Chlamydia is extremely common. Around the world an estimated 100 million are infected each year / Rex

Chlamydia is extremely common, with an estimated 100 million people being infected every year

Researchers in the United States say they have developed a vaccine that can protect against chlamydia – the most common sexually transmitted infection in the world.

There have been no trials of a chlamydia vaccine since the 1960s, when a failed attempt led to some people actually becoming more vulnerable to infection.

However, experts at Harvard Medical School believe they have now worked out why the old vaccine did not work and overcome the problem, to produce a vaccine that, in mice, could generate the immune cells needed to protect against infection.

Chlamydia is extremely common. There were 208,755 new infections in England in 2013, and around the world an estimated 100 million are infected each year.

In around half of men, and 70 to 80 per cent of women who get it, there will be no symptoms. However, in some it can cause pain and if left untreated can lead to infertility.


It is a bigger problem in low income countries, in areas with poor sanitation and infrastructure, where the bacteria which causes the infection, chlamydia trachomatis, is spread through personal contact and even by flies, infecting people via the eyes, and causing a condition called trachoma – the biggest preventable cause of blindness in the world.

The new vaccine has so far only worked in mice, but the researchers behind it said their results were “very surprising and exciting”, and that the vaccine worked against a number of different chlamydia strains.

It is thought that previous vaccines did not work because they were delivered by injection into the skin or muscles. This kind of vaccination often does not spread immunity to the mucous membranes – such as around the genitalia and the eyes – that are inflamed by a chlamydia infection.

The Harvard vaccine is administered at a ‘mucosal site’, such as in the nose or under the tongue, using nanoparticles that are small enough to travel to lymph nodes, producing an immune response that can be spread to other parts of the body.
--------------------------------------------------
PROMPT 1
Please copy the chlamydia vaccine article word for word, starting with "The new vaccine" and going on through "a chlamydia infection.".
PROMPT 2
Carry on the chlamydia vaccine article from its final sentence.

RECORDED DATA
--------------------------------------------------
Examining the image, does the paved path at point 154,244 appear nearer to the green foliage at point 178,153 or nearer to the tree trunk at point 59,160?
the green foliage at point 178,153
--------------------------------------------------
TASK OUTPUT 1
The new vaccine has so far only worked in mice, but the researchers behind it said their results were “very surprising and exciting”, and that the vaccine worked against a number of different chlamydia strains.

It is thought that previous vaccines did not work because they were delivered by injection into the skin or muscles. This kind of vaccination often does not spread immunity to the mucous membranes – such as around the genitalia and the eyes – that are inflamed by a chlamydia infection.

TASK OUTPUT 2
“This really is a very surprising and exciting observation,” said Ulrich von Andrian, professor of immunopathology at Harvard Medical School and senior author of the paper. “We used this vaccine to try to really understand an immune response that was previously not that well worked out. Now our vaccine gives very good protection, even against different chlamydia strains.”

The researchers behind the vaccine said they were actively seeking to develop it for use in people, and a biotech company, Selecta, founded by members of the team, have already licensed the intellectual property for their new approach. Their findings are published in the journal Science.

Researchers have said their results are “very surprising and exciting”, and that the vaccine worked against a number of different chlamydia strains (Rex)

A leading expert in the UK said the vaccine was “exciting” but still at an early stage.

“Clearly more testing would be needed to assess its effectiveness in humans, and to address any potential adverse effects,” said Dr Kim Watson, associate professor in structural biology at the University of Reading. “While this is an exciting step, bringing us closer to a human vaccine, it is early in the development stage. However, there is no doubt this work represents an important step forward in finding an effective vaccine against chlamydia trachomatis and other complex pathogens.”